• [Belge metni]
● ● ●

Yeni bir paradigmanın oluştuğu bu süreçte ideolojiler etrafında
kümelenen bir dönemin sonuna geldiği söylenebilir. Bu doğrultuda Kürt
milliyetçiliğini canlandıran yeni bir düşüncenin inşa edildiği görülmektedir.
Bu inşa, milli yükümlülükler etrafında bütünleşmiş bir merkezileşmeyi
öncelemekle birlikte önemli düzeyde kamuoyunu da hedeflemektedir. Topluma
ulusal benliğin aşılandığı ve milli-ulusal çıkarların kazandırıldığı ya da
desteklendiği bir dönemin öne çıkması Kürt milliyetçiliği açısından önemli bir
gelişme olarak kaydedilebilir.
Milliyetçiliğin ulus-devlet formuyla yeniden şekillendiği dünyada
Kürtlerin solun hayallerine kapılarak bundan vazgeçmesi önüne geçilemez bir
krizin oluşmasına neden olmaktadır. Oysa milliyetçiliğin bizleri kuşatan ve
ulusal soruna ilişkin gelişmeleri yeniden ele almamızı sağlayan ve bize özne
olduğumuzu hatırlatan selim bir tarafının olduğunu biliyoruz.
Kürtler gelişen bu belirsizlik karşısında özneleşmeye ve bu kapsamda milli
bilince ihtiyaç duymaktadır; ulus olmak da bunu gerektiriyor. Bu nedenle
siyaseti Kürtler adına doğru yapacak bir politik yapılanmaya ihtiyaç var. Kuşkusuz
bunun da yolu Kürt milliyetçilerin politik zeminde daha çok insiyatif
almalarıdır.

● ● ●

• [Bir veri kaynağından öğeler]

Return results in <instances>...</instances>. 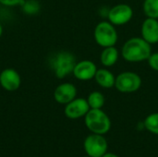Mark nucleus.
<instances>
[{
	"mask_svg": "<svg viewBox=\"0 0 158 157\" xmlns=\"http://www.w3.org/2000/svg\"><path fill=\"white\" fill-rule=\"evenodd\" d=\"M152 54V46L142 37H131L127 40L121 48V56L129 63L147 61Z\"/></svg>",
	"mask_w": 158,
	"mask_h": 157,
	"instance_id": "obj_1",
	"label": "nucleus"
},
{
	"mask_svg": "<svg viewBox=\"0 0 158 157\" xmlns=\"http://www.w3.org/2000/svg\"><path fill=\"white\" fill-rule=\"evenodd\" d=\"M86 128L95 134L105 135L111 129V120L102 109H90L84 117Z\"/></svg>",
	"mask_w": 158,
	"mask_h": 157,
	"instance_id": "obj_2",
	"label": "nucleus"
},
{
	"mask_svg": "<svg viewBox=\"0 0 158 157\" xmlns=\"http://www.w3.org/2000/svg\"><path fill=\"white\" fill-rule=\"evenodd\" d=\"M76 63V57L72 53L60 51L51 58L50 66L57 79H64L72 74Z\"/></svg>",
	"mask_w": 158,
	"mask_h": 157,
	"instance_id": "obj_3",
	"label": "nucleus"
},
{
	"mask_svg": "<svg viewBox=\"0 0 158 157\" xmlns=\"http://www.w3.org/2000/svg\"><path fill=\"white\" fill-rule=\"evenodd\" d=\"M94 38L99 46L105 48L116 45L118 34L115 25L108 20H103L96 24L94 31Z\"/></svg>",
	"mask_w": 158,
	"mask_h": 157,
	"instance_id": "obj_4",
	"label": "nucleus"
},
{
	"mask_svg": "<svg viewBox=\"0 0 158 157\" xmlns=\"http://www.w3.org/2000/svg\"><path fill=\"white\" fill-rule=\"evenodd\" d=\"M142 84L141 76L133 71H124L116 76L115 88L122 93H133L140 90Z\"/></svg>",
	"mask_w": 158,
	"mask_h": 157,
	"instance_id": "obj_5",
	"label": "nucleus"
},
{
	"mask_svg": "<svg viewBox=\"0 0 158 157\" xmlns=\"http://www.w3.org/2000/svg\"><path fill=\"white\" fill-rule=\"evenodd\" d=\"M83 149L86 155L89 156L102 157L107 152V141L104 135L92 133L85 138L83 143Z\"/></svg>",
	"mask_w": 158,
	"mask_h": 157,
	"instance_id": "obj_6",
	"label": "nucleus"
},
{
	"mask_svg": "<svg viewBox=\"0 0 158 157\" xmlns=\"http://www.w3.org/2000/svg\"><path fill=\"white\" fill-rule=\"evenodd\" d=\"M133 17V9L128 4H118L107 11V20L115 26H122L129 23Z\"/></svg>",
	"mask_w": 158,
	"mask_h": 157,
	"instance_id": "obj_7",
	"label": "nucleus"
},
{
	"mask_svg": "<svg viewBox=\"0 0 158 157\" xmlns=\"http://www.w3.org/2000/svg\"><path fill=\"white\" fill-rule=\"evenodd\" d=\"M87 99L81 97H76L69 104L65 105L64 113L69 119H79L84 118L90 110Z\"/></svg>",
	"mask_w": 158,
	"mask_h": 157,
	"instance_id": "obj_8",
	"label": "nucleus"
},
{
	"mask_svg": "<svg viewBox=\"0 0 158 157\" xmlns=\"http://www.w3.org/2000/svg\"><path fill=\"white\" fill-rule=\"evenodd\" d=\"M97 69V66L94 62L89 59H84L76 63L72 74L77 80L87 81L94 79Z\"/></svg>",
	"mask_w": 158,
	"mask_h": 157,
	"instance_id": "obj_9",
	"label": "nucleus"
},
{
	"mask_svg": "<svg viewBox=\"0 0 158 157\" xmlns=\"http://www.w3.org/2000/svg\"><path fill=\"white\" fill-rule=\"evenodd\" d=\"M77 88L69 82L59 84L54 92V99L60 105H67L77 97Z\"/></svg>",
	"mask_w": 158,
	"mask_h": 157,
	"instance_id": "obj_10",
	"label": "nucleus"
},
{
	"mask_svg": "<svg viewBox=\"0 0 158 157\" xmlns=\"http://www.w3.org/2000/svg\"><path fill=\"white\" fill-rule=\"evenodd\" d=\"M21 84V78L13 68H5L0 73V85L7 92L17 91Z\"/></svg>",
	"mask_w": 158,
	"mask_h": 157,
	"instance_id": "obj_11",
	"label": "nucleus"
},
{
	"mask_svg": "<svg viewBox=\"0 0 158 157\" xmlns=\"http://www.w3.org/2000/svg\"><path fill=\"white\" fill-rule=\"evenodd\" d=\"M142 38H143L151 45L158 43V19L146 18L141 27Z\"/></svg>",
	"mask_w": 158,
	"mask_h": 157,
	"instance_id": "obj_12",
	"label": "nucleus"
},
{
	"mask_svg": "<svg viewBox=\"0 0 158 157\" xmlns=\"http://www.w3.org/2000/svg\"><path fill=\"white\" fill-rule=\"evenodd\" d=\"M94 81L100 87L104 89H111L115 87L116 76L106 68H98L94 76Z\"/></svg>",
	"mask_w": 158,
	"mask_h": 157,
	"instance_id": "obj_13",
	"label": "nucleus"
},
{
	"mask_svg": "<svg viewBox=\"0 0 158 157\" xmlns=\"http://www.w3.org/2000/svg\"><path fill=\"white\" fill-rule=\"evenodd\" d=\"M119 58V52L114 46L103 48L100 55V62L105 68H110L117 64Z\"/></svg>",
	"mask_w": 158,
	"mask_h": 157,
	"instance_id": "obj_14",
	"label": "nucleus"
},
{
	"mask_svg": "<svg viewBox=\"0 0 158 157\" xmlns=\"http://www.w3.org/2000/svg\"><path fill=\"white\" fill-rule=\"evenodd\" d=\"M87 102L91 109H102L106 104V97L101 92L94 91L89 93Z\"/></svg>",
	"mask_w": 158,
	"mask_h": 157,
	"instance_id": "obj_15",
	"label": "nucleus"
},
{
	"mask_svg": "<svg viewBox=\"0 0 158 157\" xmlns=\"http://www.w3.org/2000/svg\"><path fill=\"white\" fill-rule=\"evenodd\" d=\"M143 10L146 18L158 19V0H144Z\"/></svg>",
	"mask_w": 158,
	"mask_h": 157,
	"instance_id": "obj_16",
	"label": "nucleus"
},
{
	"mask_svg": "<svg viewBox=\"0 0 158 157\" xmlns=\"http://www.w3.org/2000/svg\"><path fill=\"white\" fill-rule=\"evenodd\" d=\"M143 126L149 132L158 135V112L148 115L143 121Z\"/></svg>",
	"mask_w": 158,
	"mask_h": 157,
	"instance_id": "obj_17",
	"label": "nucleus"
},
{
	"mask_svg": "<svg viewBox=\"0 0 158 157\" xmlns=\"http://www.w3.org/2000/svg\"><path fill=\"white\" fill-rule=\"evenodd\" d=\"M22 5V11L30 16L36 15L40 11V4L37 0H27L23 1Z\"/></svg>",
	"mask_w": 158,
	"mask_h": 157,
	"instance_id": "obj_18",
	"label": "nucleus"
},
{
	"mask_svg": "<svg viewBox=\"0 0 158 157\" xmlns=\"http://www.w3.org/2000/svg\"><path fill=\"white\" fill-rule=\"evenodd\" d=\"M147 62H148V65L151 68V69L158 72V52L152 53L150 55V56L148 57Z\"/></svg>",
	"mask_w": 158,
	"mask_h": 157,
	"instance_id": "obj_19",
	"label": "nucleus"
},
{
	"mask_svg": "<svg viewBox=\"0 0 158 157\" xmlns=\"http://www.w3.org/2000/svg\"><path fill=\"white\" fill-rule=\"evenodd\" d=\"M24 0H0V4L6 6H14L18 5H21Z\"/></svg>",
	"mask_w": 158,
	"mask_h": 157,
	"instance_id": "obj_20",
	"label": "nucleus"
},
{
	"mask_svg": "<svg viewBox=\"0 0 158 157\" xmlns=\"http://www.w3.org/2000/svg\"><path fill=\"white\" fill-rule=\"evenodd\" d=\"M102 157H119L118 155H115V154H113V153H106Z\"/></svg>",
	"mask_w": 158,
	"mask_h": 157,
	"instance_id": "obj_21",
	"label": "nucleus"
},
{
	"mask_svg": "<svg viewBox=\"0 0 158 157\" xmlns=\"http://www.w3.org/2000/svg\"><path fill=\"white\" fill-rule=\"evenodd\" d=\"M2 33H3V27H2V25H1V23H0V37H1Z\"/></svg>",
	"mask_w": 158,
	"mask_h": 157,
	"instance_id": "obj_22",
	"label": "nucleus"
},
{
	"mask_svg": "<svg viewBox=\"0 0 158 157\" xmlns=\"http://www.w3.org/2000/svg\"><path fill=\"white\" fill-rule=\"evenodd\" d=\"M82 157H91V156H89V155H86V156H82Z\"/></svg>",
	"mask_w": 158,
	"mask_h": 157,
	"instance_id": "obj_23",
	"label": "nucleus"
}]
</instances>
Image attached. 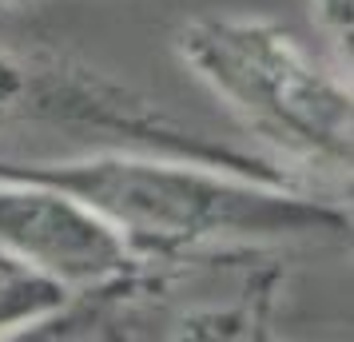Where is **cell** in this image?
<instances>
[{
    "label": "cell",
    "instance_id": "3",
    "mask_svg": "<svg viewBox=\"0 0 354 342\" xmlns=\"http://www.w3.org/2000/svg\"><path fill=\"white\" fill-rule=\"evenodd\" d=\"M64 128L96 131L131 151H156L176 160L211 163L235 175H255L271 183H299L287 167L251 155L243 147L211 140L183 128L128 84L108 80L104 72L80 64L52 48H12L0 44V131L4 128Z\"/></svg>",
    "mask_w": 354,
    "mask_h": 342
},
{
    "label": "cell",
    "instance_id": "5",
    "mask_svg": "<svg viewBox=\"0 0 354 342\" xmlns=\"http://www.w3.org/2000/svg\"><path fill=\"white\" fill-rule=\"evenodd\" d=\"M68 298V287L0 251V334H28L32 326H44Z\"/></svg>",
    "mask_w": 354,
    "mask_h": 342
},
{
    "label": "cell",
    "instance_id": "6",
    "mask_svg": "<svg viewBox=\"0 0 354 342\" xmlns=\"http://www.w3.org/2000/svg\"><path fill=\"white\" fill-rule=\"evenodd\" d=\"M310 17H315V28L326 36V44L335 48L338 64L351 68V0H310Z\"/></svg>",
    "mask_w": 354,
    "mask_h": 342
},
{
    "label": "cell",
    "instance_id": "7",
    "mask_svg": "<svg viewBox=\"0 0 354 342\" xmlns=\"http://www.w3.org/2000/svg\"><path fill=\"white\" fill-rule=\"evenodd\" d=\"M0 4H24V0H0Z\"/></svg>",
    "mask_w": 354,
    "mask_h": 342
},
{
    "label": "cell",
    "instance_id": "1",
    "mask_svg": "<svg viewBox=\"0 0 354 342\" xmlns=\"http://www.w3.org/2000/svg\"><path fill=\"white\" fill-rule=\"evenodd\" d=\"M0 180L48 183L80 199L128 243L136 259H176L215 247L290 239H346L351 211L306 196L299 183L235 175L211 163L112 151L88 160H0Z\"/></svg>",
    "mask_w": 354,
    "mask_h": 342
},
{
    "label": "cell",
    "instance_id": "2",
    "mask_svg": "<svg viewBox=\"0 0 354 342\" xmlns=\"http://www.w3.org/2000/svg\"><path fill=\"white\" fill-rule=\"evenodd\" d=\"M176 52L243 128L287 163L335 180L351 175V88L315 64L279 24L195 17L179 28Z\"/></svg>",
    "mask_w": 354,
    "mask_h": 342
},
{
    "label": "cell",
    "instance_id": "4",
    "mask_svg": "<svg viewBox=\"0 0 354 342\" xmlns=\"http://www.w3.org/2000/svg\"><path fill=\"white\" fill-rule=\"evenodd\" d=\"M0 251L72 294L112 283L140 263L80 199L32 180H0Z\"/></svg>",
    "mask_w": 354,
    "mask_h": 342
}]
</instances>
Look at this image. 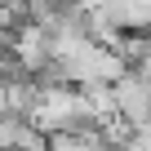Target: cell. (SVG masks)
<instances>
[{"label":"cell","mask_w":151,"mask_h":151,"mask_svg":"<svg viewBox=\"0 0 151 151\" xmlns=\"http://www.w3.org/2000/svg\"><path fill=\"white\" fill-rule=\"evenodd\" d=\"M111 107L124 129H147V67L124 71L111 85Z\"/></svg>","instance_id":"obj_1"}]
</instances>
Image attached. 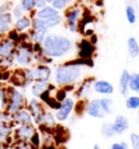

● ● ●

• [Görev listesi]
(1) Kürt milliyetçiliği metnine göre:
(a) Kürt milliyetçiliğini canlandıran yeni düşüncenin inşası neyi önceliyor?
(b) Kürtler neye kapılarak milliyetçilikten vazgeçiyor?
(c) Kürtler adına doğru siyaset yapacak yapılanmanın yolu nedir?
(2) Kürt milliyetçiliği metni, milliyetçiliğin selim tarafını hangi nitelemelerle anlatıyor? Hepsini sıralar mısın?
(3) Kürt milliyetçiliği metnini kaldığı yerden devralıp sürdürür müsün?

• [Görev yanıtları]
(1)
(a) Milli yükümlülükler etrafında bütünleşmiş bir merkezileşmeyi.
(b) Solun hayallerine.
(c) Kürt milliyetçilerin politik zeminde daha çok insiyatif almaları.

(2)
- Bizleri kuşatan
- Ulusal soruna ilişkin gelişmeleri yeniden ele almamızı sağlayan
- Bize özne olduğumuzu hatırlatan

(3)
Toplum olmaksızın başarılamayacak ve ancak sağlam ve muktedir bir
siyasal ve sivil örgütlenme ile mümkün olabilecek bir dönemin eşiğindeyiz. Elbette
milliyetçilik gücünü milletten alır ve milletle bütünleştiği ölçüde
güçlenebilir hatta direnç kazanabilir. Dolayısıyla milliyetçilik millet-ulustan
ayrı tanımlanamaz veya toplumdan bağımsız bir özne olarak tasavvur
edilemeyeceği gibi tarihsel kimliğini de inşa edemez. Bir diğer ifadeyle ulus,
ulusal hak ve özgürlükler birbirinin mütemmim cüzü olarak görülmektedir. Dolayısıyla
konuya yaklaşırken değerler hiyerarşisini göz ardı etmeden Kürt “sorunu”nu
katalizör işlevine sahip ulusalcı bir merkeze oturtmak yerinde olur. Bu da Kürt
milliyetçilerin “sağ”da ve “sol”da mevzilenen radikalist yapılara “parya” olmaktan
vazgeçmelerini sağlar. Bu açıdan Kürt milliyetçiliğini ancak topluma sunduğu
mesajla anlamak mümkündür.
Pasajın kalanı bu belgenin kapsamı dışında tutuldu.